Robbie Ray is already shaping up to be one of 2017’s most contentious starting pitchers headed into draft day. (This isn’t even my first time writing about him in the last half-year.) His 28-percent strikeout rate (K%) and 3.45 xFIP scream of an elite starter, but his 4.90 ERA and 1.47 WHIP, sustained during more than 170 innings pitched, seem to say otherwise.

Analysts and laymen who have expressed optimism about Ray have done so in regard to his alleged hittability. That 1.47 WHIP didn’t come from nowhere: his .352 batting average on balls in play (BABIP) got him there. You’ll hear a variety of arguments: he struggles on his third time through the zone; he lacks a quality third, or maybe even second, pitch; and so on. I’m not here to argue the validity of those sentiments.

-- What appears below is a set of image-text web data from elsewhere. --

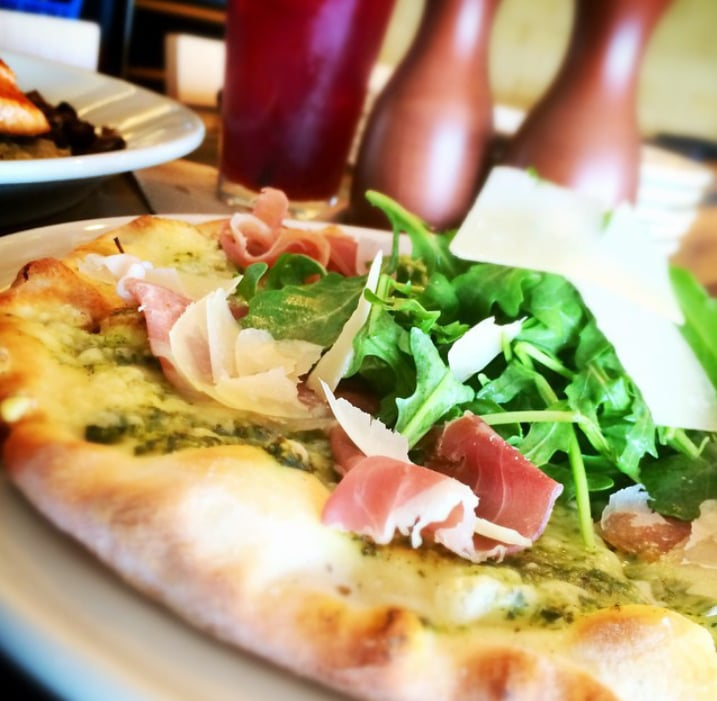 Grilled Pizza With Fontina And Arugula Recipe — Dishmaps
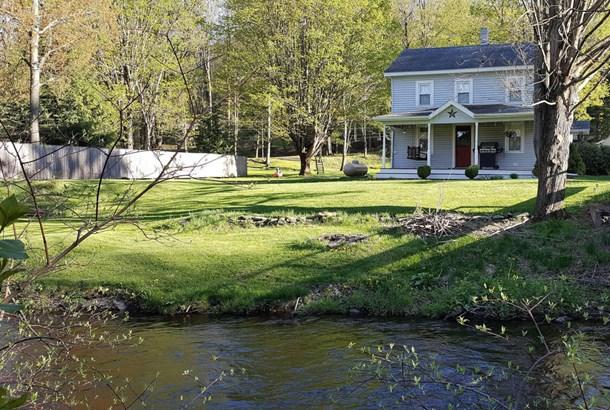 Farm House, Detached - Waymart, PA (photo 1)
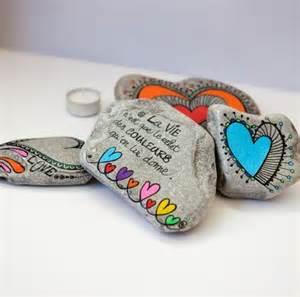 Peints sur pinterest cailloux artisanat en pierre et pointillisme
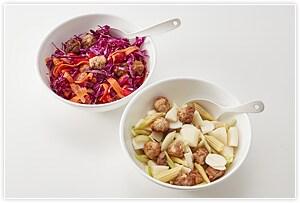 調味料と豚こまボベビーコーンはさっと塩茹でして半分にに切ります。豆は茹でておくか、あらかじめ茹でられたサラダ用のものをお使いください。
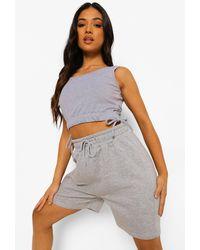 Boohoo Conjunto De Pantalones Cortos Y Top Corto Petite - Gris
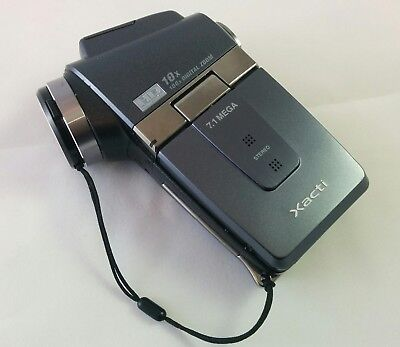 Sanyo Xacti Digital Video Camera VPC-HD2EX - 10x Zoom - 720P - Used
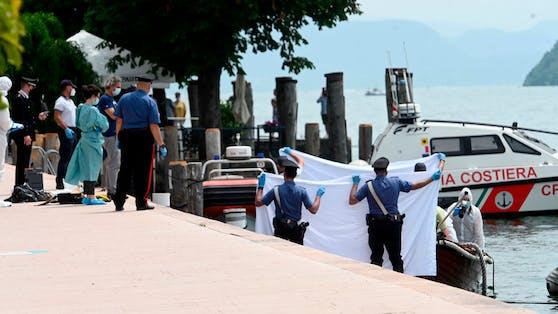 Im Bild: Italienische Ermittler untersuchen das Unfallboot.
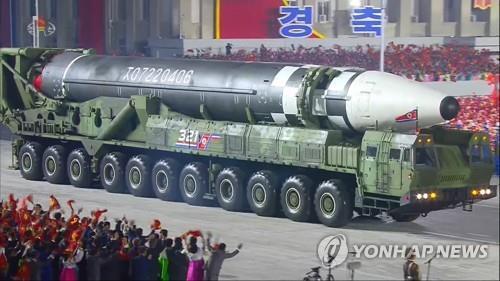 북한, 당 창건일 열병식서 신형 ICBM 공개 (서울=연합뉴스) 북한이 10일 노동당 창건 75주년 기념 열병식에서 미 본토를 겨냥할 수 있는 신형 대륙간탄도미사일(ICBM)을 공개했다. 조선중앙TV가 보도한 화면을 보면 신형 ICBM은 화성-15형보다 미사일 길이가 길어지고 직경도 굵어진 모습이다. 바퀴 22개가 달린 이동식발사대(TEL)가 신형 ICBM을 싣고 등장했다.[조선중앙TV 화면] 2020.10.10       [국내에서만 사용가능. 재배포 금지. For Use Only in the Republic of Korea. No Redistribution]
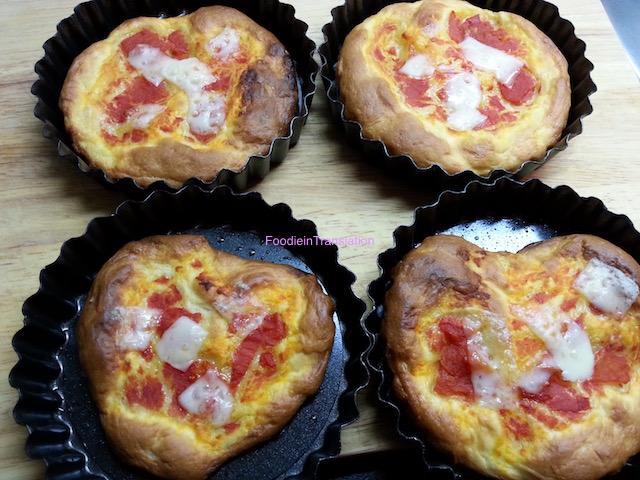 Pizzette pomodoro e provola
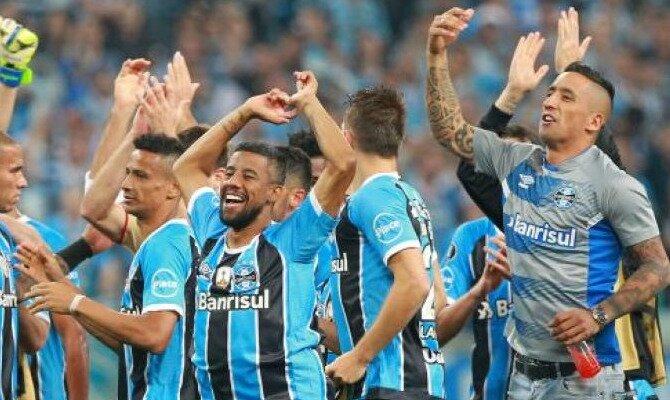 Los jugadores de Gremio celebran un triunfo. Conoce las cuotas del Real Madrid vs Gremio.
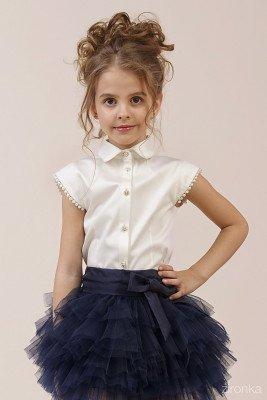 Блузка с короткими рукавами-крылышками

I want to talk exclusively about Ray’s BABIP. Well, his sinker, too. And maybe even his strand rate (LOB%)… But mostly his BABIP. Please, have a seat. I don’t want to fluster you.

Ray’s .352 BABIP in 2016 was the second-worst of the last 15 years. That’s out of 1,281 individual player-seasons posted by qualified starting pitchers. His BABIP was historically bad — strange, you’d think, for a pitcher who has quickly demonstrated a lot of promise. So, I want to approach this whole BABIP thing in a vacuum. Let’s just look at the facts — not even alternative facts, but real facts!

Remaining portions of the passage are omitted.